A set of sample arrays are contained within a single object that implements the IPCMSampleSource interface. This interface is used during the oscillator updating and rendering phases. During note event rendering, these oscillator cores will then use the database and:

  • select a PCM sample set based on the user's choice (if it has changed while the note is held, or if this is a new note event); the database returns an IPCMSampleSource pointer
  • select a particular PCM sample array from the set based on the oscillator's current pitch, including modulation sources and GUI manipulation; the IPCMSampleSource::selectSample( ) method is used
  • asks the IPCMSampleSource for a sample at a particular location within the array (including interpolation if used) to fill its output buffer with data
// --- most comments removed
class IPCMSampleSource
virtual double selectSample(double oscFrequency) = 0;
virtual PCMSampleOutput readSample(double& readIndex, double inc) = 0;
virtual void setSampleLoopMode(SampleLoopMode _loopMode) = 0;
virtual void deleteSamples() = 0;
virtual uint32_t getValidSampleCount() = 0; // not used in SynthLab, but available
virtual bool haveValidSamples() = 0;

The figure here shows how the interface isolates the implementation details and hides them from the SynthModule or ModuleCore object that accesses them via the IPCMSampleSource interface functions. Two possible internals are shown and include:

  1. accessing and pre-loading the multi-sample WAV files at startup into data-arrays (or a data-brick, if desired); this is how the SynthLab example objects work
  2. setting up a worker thread and accessing tables from disk at run-time as notes are triggered; this is quite complex and will certianly be programmer or company-centric in nature – note that there are numerous US patents involved in sample-based syntgesis; start your journey here:


SynthLab includes only one SynthLabPCMSource object that demonstrates how to create a sample source object and exposes IPCMSampleSource using the PCMSample and WaveFolder objects to find, parse, and store audio samples extracted from the WAV files. Figure 11.2 (from my synth book) shows the Mellotron sample set folder hierarchy with each patch stored as a folder of WAV files.
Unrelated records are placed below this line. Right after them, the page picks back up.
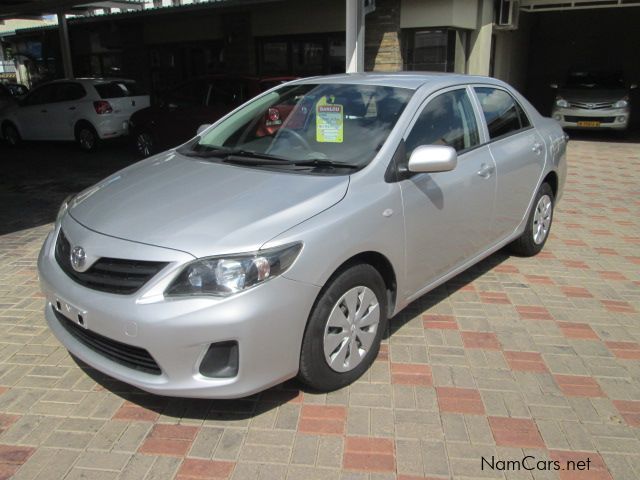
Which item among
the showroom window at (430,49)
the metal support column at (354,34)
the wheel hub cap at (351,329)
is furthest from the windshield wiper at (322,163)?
the showroom window at (430,49)

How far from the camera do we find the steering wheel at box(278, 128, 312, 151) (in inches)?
144

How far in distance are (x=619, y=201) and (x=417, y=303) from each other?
4949 millimetres

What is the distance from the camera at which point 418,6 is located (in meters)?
12.1

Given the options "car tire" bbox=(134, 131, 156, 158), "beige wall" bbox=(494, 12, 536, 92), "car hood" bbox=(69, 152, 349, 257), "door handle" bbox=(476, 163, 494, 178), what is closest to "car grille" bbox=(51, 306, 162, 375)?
"car hood" bbox=(69, 152, 349, 257)

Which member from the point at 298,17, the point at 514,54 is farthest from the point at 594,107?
the point at 298,17

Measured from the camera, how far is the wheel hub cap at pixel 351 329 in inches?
118

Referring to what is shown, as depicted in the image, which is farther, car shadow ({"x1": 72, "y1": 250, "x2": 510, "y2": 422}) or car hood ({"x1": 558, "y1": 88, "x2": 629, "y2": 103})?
car hood ({"x1": 558, "y1": 88, "x2": 629, "y2": 103})

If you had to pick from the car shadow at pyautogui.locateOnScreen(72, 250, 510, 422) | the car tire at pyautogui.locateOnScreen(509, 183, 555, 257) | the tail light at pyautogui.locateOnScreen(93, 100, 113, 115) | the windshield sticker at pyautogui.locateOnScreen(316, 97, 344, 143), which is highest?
the windshield sticker at pyautogui.locateOnScreen(316, 97, 344, 143)

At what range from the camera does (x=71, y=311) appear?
289 cm

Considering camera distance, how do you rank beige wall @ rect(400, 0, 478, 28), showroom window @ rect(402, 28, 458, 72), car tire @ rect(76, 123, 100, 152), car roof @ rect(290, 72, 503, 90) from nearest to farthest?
car roof @ rect(290, 72, 503, 90) < car tire @ rect(76, 123, 100, 152) < beige wall @ rect(400, 0, 478, 28) < showroom window @ rect(402, 28, 458, 72)

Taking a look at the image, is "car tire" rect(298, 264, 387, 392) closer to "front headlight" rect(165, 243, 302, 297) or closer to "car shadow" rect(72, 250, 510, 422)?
"car shadow" rect(72, 250, 510, 422)

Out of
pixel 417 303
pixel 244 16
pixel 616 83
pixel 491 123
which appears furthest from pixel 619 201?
pixel 244 16

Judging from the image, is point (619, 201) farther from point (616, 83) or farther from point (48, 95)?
point (48, 95)

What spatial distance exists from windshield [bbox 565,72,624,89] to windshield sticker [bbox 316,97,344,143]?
1354 centimetres
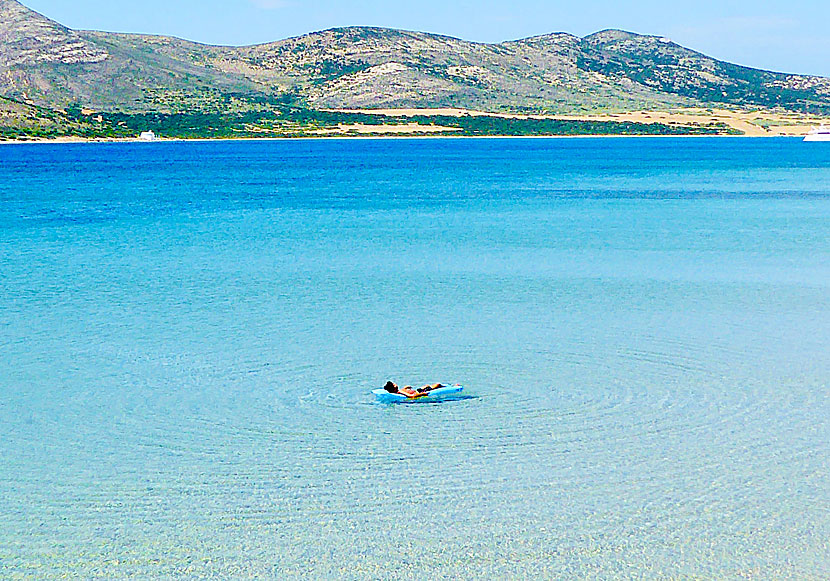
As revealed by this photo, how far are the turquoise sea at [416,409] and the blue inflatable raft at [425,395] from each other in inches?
9.8

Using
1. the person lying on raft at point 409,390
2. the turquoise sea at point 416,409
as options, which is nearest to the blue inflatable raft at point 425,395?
the person lying on raft at point 409,390

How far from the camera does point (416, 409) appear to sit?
19.5m

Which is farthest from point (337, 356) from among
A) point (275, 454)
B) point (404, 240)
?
point (404, 240)

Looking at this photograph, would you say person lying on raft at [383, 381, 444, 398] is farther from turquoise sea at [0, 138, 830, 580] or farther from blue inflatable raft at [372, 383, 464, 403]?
turquoise sea at [0, 138, 830, 580]

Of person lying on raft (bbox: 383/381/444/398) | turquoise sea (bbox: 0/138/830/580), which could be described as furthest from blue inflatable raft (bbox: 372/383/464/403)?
turquoise sea (bbox: 0/138/830/580)

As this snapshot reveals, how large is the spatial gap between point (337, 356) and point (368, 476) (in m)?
7.68

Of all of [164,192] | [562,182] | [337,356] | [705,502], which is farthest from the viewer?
[562,182]

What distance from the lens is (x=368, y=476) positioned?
1617 cm

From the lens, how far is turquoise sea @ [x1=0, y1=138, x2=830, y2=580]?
13.8m

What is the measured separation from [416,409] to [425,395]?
49cm

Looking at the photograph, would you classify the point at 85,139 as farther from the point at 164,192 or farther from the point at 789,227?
the point at 789,227

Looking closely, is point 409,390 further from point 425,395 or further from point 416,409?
point 416,409

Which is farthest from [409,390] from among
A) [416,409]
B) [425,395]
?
[416,409]

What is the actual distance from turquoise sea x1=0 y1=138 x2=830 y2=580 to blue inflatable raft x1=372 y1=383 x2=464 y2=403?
25 cm
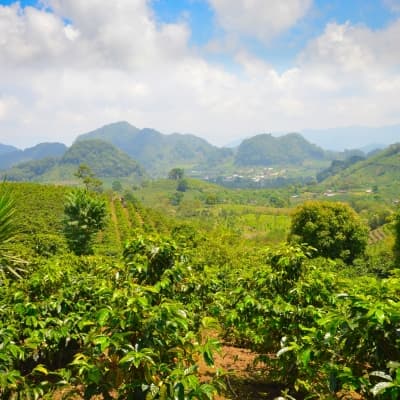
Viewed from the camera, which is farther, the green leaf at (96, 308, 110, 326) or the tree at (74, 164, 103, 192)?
the tree at (74, 164, 103, 192)

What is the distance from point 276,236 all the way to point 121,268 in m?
61.3

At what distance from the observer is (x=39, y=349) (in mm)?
4660

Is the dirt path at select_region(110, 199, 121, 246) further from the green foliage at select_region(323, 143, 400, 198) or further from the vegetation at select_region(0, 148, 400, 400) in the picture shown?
the green foliage at select_region(323, 143, 400, 198)

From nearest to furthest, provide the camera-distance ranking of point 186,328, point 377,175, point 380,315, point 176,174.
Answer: point 380,315
point 186,328
point 377,175
point 176,174

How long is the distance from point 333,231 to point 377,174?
174 metres

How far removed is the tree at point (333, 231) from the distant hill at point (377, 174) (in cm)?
14148

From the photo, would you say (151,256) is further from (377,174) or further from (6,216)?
(377,174)

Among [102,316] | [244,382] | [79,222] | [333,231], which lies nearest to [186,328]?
[102,316]

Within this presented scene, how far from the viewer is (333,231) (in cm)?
2922

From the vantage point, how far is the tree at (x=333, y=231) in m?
28.8

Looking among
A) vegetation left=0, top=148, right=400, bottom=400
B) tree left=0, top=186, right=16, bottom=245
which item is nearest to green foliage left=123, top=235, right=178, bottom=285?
vegetation left=0, top=148, right=400, bottom=400

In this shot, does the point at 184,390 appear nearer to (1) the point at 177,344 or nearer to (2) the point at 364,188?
(1) the point at 177,344

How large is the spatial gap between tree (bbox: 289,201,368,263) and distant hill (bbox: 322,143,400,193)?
141 m

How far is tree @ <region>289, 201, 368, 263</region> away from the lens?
28.8 m
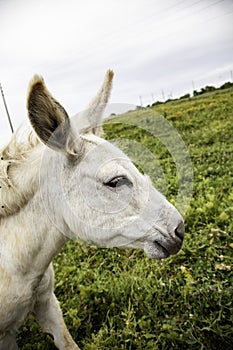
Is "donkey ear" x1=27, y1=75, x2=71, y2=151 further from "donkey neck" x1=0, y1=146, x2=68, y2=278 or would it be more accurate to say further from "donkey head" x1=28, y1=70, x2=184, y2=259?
"donkey neck" x1=0, y1=146, x2=68, y2=278

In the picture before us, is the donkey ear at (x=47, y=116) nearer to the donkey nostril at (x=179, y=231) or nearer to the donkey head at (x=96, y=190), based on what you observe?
the donkey head at (x=96, y=190)

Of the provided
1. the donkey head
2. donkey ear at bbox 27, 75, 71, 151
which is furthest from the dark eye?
donkey ear at bbox 27, 75, 71, 151

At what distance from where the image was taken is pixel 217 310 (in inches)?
117

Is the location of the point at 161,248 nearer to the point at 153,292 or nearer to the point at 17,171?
the point at 17,171

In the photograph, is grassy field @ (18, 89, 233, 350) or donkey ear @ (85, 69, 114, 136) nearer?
donkey ear @ (85, 69, 114, 136)

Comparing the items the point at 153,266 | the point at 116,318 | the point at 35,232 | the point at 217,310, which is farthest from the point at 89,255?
the point at 35,232

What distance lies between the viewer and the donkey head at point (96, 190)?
2.04 m

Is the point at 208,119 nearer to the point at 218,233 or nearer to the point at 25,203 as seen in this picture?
the point at 218,233

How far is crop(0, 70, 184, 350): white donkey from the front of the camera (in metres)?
2.05

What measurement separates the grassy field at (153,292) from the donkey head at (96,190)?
0.32 metres

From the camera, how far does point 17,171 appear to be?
2361mm

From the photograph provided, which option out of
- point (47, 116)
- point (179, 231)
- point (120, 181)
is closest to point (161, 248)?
point (179, 231)

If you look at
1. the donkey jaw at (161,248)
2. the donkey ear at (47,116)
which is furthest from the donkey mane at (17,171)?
the donkey jaw at (161,248)

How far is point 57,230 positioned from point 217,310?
1573 millimetres
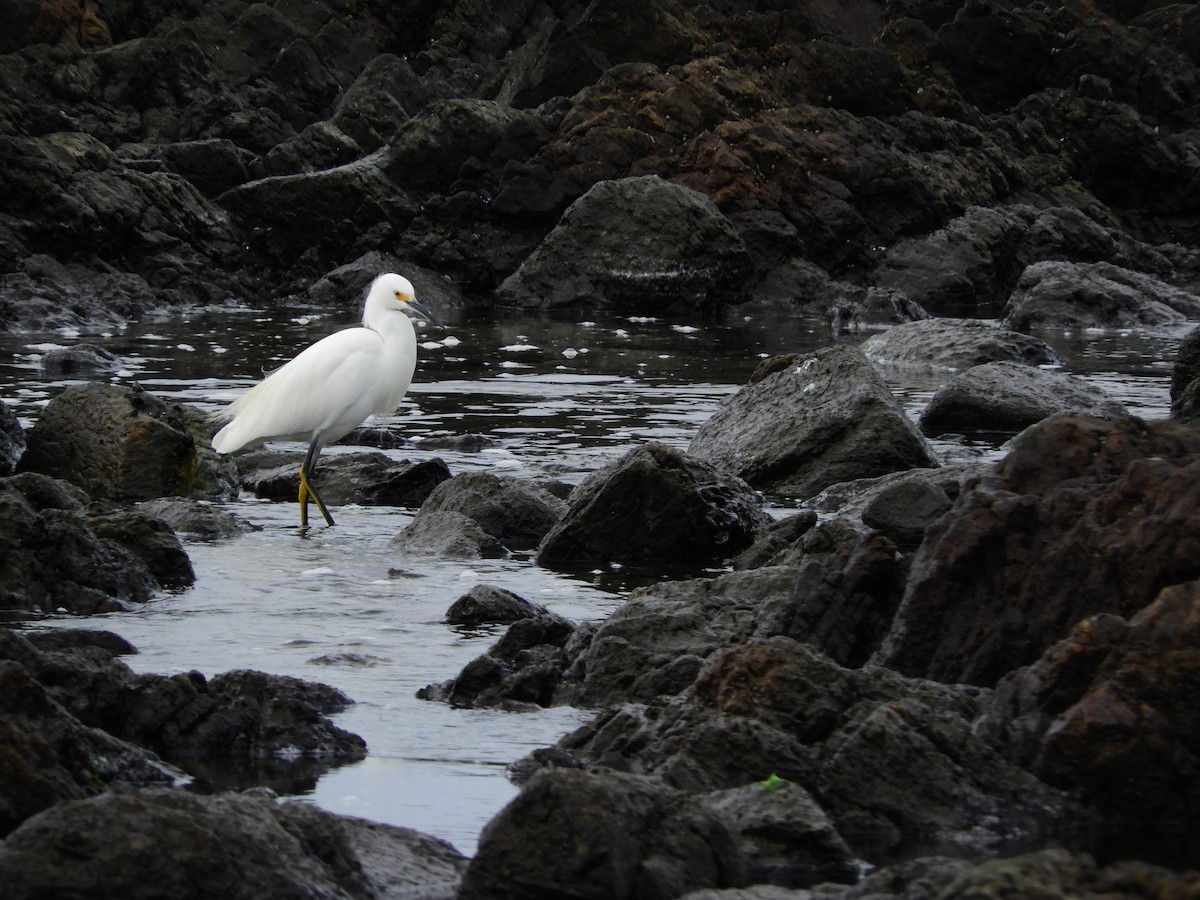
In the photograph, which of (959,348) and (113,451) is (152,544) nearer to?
(113,451)

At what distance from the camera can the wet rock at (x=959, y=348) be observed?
1631 cm

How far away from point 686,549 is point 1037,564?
133 inches

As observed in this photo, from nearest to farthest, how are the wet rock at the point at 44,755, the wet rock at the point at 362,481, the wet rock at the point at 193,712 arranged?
the wet rock at the point at 44,755 < the wet rock at the point at 193,712 < the wet rock at the point at 362,481

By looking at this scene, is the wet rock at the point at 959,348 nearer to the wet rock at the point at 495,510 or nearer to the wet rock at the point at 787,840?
the wet rock at the point at 495,510

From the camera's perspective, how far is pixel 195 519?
8.82 m

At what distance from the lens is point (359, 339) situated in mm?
10352

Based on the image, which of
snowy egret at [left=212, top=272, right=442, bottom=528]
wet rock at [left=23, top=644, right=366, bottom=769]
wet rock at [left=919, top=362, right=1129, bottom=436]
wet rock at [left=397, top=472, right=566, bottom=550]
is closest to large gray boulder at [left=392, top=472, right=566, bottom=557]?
wet rock at [left=397, top=472, right=566, bottom=550]

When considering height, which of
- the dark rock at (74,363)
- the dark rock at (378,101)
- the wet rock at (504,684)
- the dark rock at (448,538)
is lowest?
the wet rock at (504,684)

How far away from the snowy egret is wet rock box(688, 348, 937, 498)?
2041mm

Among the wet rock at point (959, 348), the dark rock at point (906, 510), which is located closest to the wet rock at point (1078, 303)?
the wet rock at point (959, 348)

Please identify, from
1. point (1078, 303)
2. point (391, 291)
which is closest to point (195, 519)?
point (391, 291)

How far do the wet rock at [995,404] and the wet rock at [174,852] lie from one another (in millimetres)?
9327

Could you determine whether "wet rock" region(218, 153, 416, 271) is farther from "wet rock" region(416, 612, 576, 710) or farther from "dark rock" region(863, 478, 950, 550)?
"wet rock" region(416, 612, 576, 710)

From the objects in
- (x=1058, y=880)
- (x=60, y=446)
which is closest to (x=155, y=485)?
(x=60, y=446)
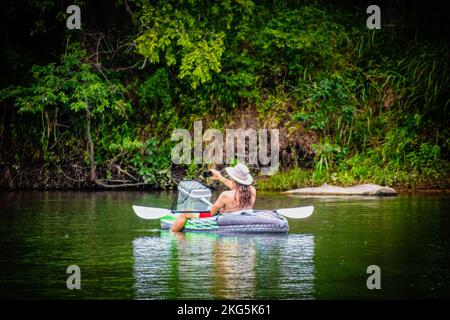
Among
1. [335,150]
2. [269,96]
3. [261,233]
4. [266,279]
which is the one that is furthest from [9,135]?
Answer: [266,279]

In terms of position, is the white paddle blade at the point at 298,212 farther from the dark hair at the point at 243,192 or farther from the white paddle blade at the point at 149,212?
the white paddle blade at the point at 149,212

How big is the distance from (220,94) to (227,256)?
1254cm

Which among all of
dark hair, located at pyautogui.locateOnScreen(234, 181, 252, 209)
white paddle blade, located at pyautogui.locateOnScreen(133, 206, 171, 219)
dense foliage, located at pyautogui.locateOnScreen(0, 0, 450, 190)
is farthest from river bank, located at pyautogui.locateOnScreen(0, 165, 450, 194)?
dark hair, located at pyautogui.locateOnScreen(234, 181, 252, 209)

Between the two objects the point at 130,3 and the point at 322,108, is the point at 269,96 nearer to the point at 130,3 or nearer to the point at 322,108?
the point at 322,108

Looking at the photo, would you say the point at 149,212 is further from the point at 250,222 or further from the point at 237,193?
the point at 250,222

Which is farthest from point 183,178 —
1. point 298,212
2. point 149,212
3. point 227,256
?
point 227,256

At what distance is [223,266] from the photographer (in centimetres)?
1298

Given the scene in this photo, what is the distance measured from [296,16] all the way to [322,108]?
8.02ft

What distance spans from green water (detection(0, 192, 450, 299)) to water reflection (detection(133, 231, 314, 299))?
0.04ft

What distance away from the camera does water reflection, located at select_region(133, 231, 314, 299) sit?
37.1 feet

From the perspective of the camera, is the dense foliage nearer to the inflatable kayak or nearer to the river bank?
the river bank

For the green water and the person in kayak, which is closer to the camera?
the green water

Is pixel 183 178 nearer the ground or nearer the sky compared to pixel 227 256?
nearer the sky

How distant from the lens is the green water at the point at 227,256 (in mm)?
11469
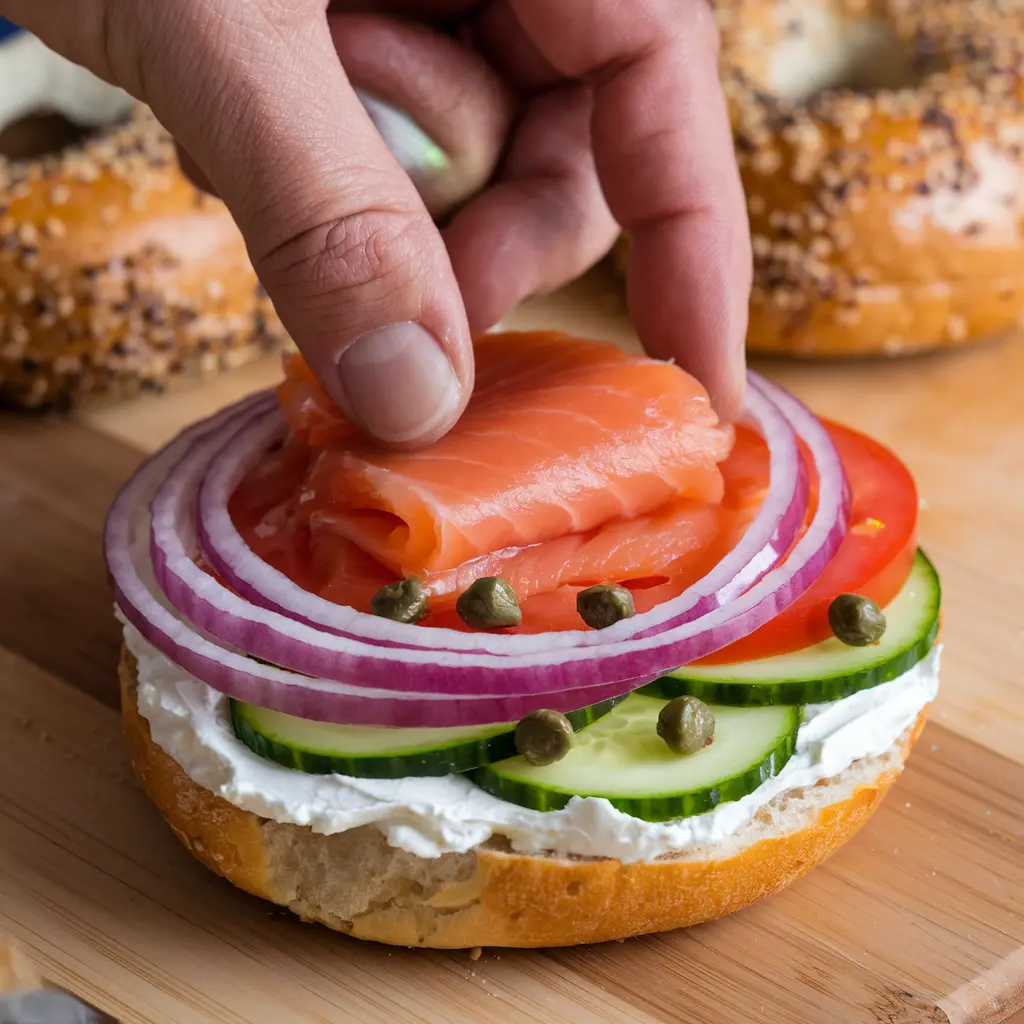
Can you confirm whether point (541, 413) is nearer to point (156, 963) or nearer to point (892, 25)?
point (156, 963)

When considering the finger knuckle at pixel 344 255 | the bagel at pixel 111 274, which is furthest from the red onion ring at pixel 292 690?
the bagel at pixel 111 274

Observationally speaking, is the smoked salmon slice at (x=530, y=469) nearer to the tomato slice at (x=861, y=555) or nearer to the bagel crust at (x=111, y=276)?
the tomato slice at (x=861, y=555)

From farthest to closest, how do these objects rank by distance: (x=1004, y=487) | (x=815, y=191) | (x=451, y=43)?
1. (x=815, y=191)
2. (x=1004, y=487)
3. (x=451, y=43)

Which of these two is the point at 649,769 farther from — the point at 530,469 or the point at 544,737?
the point at 530,469

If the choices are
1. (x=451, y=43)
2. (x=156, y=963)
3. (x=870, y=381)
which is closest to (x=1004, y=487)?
(x=870, y=381)

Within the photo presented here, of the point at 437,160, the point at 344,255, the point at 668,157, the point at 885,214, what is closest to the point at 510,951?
the point at 344,255

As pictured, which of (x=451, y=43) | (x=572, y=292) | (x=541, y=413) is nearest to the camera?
(x=541, y=413)
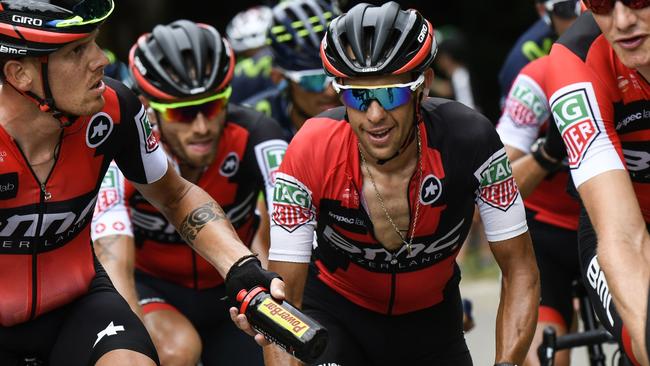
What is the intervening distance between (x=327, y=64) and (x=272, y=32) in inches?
125

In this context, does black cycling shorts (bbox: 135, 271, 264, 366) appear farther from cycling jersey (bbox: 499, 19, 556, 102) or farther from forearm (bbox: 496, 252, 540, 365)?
cycling jersey (bbox: 499, 19, 556, 102)

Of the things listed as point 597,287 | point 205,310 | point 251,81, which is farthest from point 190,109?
point 251,81

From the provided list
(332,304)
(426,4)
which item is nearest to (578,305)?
(332,304)

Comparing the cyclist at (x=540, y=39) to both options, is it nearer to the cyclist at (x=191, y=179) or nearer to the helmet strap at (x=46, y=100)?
the cyclist at (x=191, y=179)

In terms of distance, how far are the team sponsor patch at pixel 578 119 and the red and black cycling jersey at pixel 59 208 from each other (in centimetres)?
171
Figure 11.2: the Mellotron core directory contains subdirectories for each patch which in turn contain a set of wave files; each of these is extracted into a PCMSample object and stored in an array of pointers in an IPCMSampleSource object

During extraction, each WAV file's audio data is stored in a PCMSample object. The SynthLabPCMSource object stores an array of pointers to these PCMSample objects. Connecting objects use the IPCMSampleSource interface functions to read and interpolate the arrays. As with the wavetable paradigm, none of the oscillators nor cores knows or needs to know informaiton about the samples. They are simply fed sample data when they request it. Figure 11.3 shows how the PCM sample database conceptually organizes the PCM sources according to unique names and how the samples for the Mellotron and Legacy files are distributed across the keyboard.


Figure 11.3: (a) the sample sources are arranged in a database and accessed via a unique name string (b) the shaded keys show the included wave files for the Mellotron, sampled on every note from G2 through F5 while the (c) legacy files include samples on minor third boundaries from A1 through C4

This paradigm allows you to write two C++ objects (one for the database and one for the PCM sample source) that expose the two interfaces above and then you can connect them directly with the synth engine, which shares the IPCMSampleDatabase with its voice objects, who share them with their oscillators.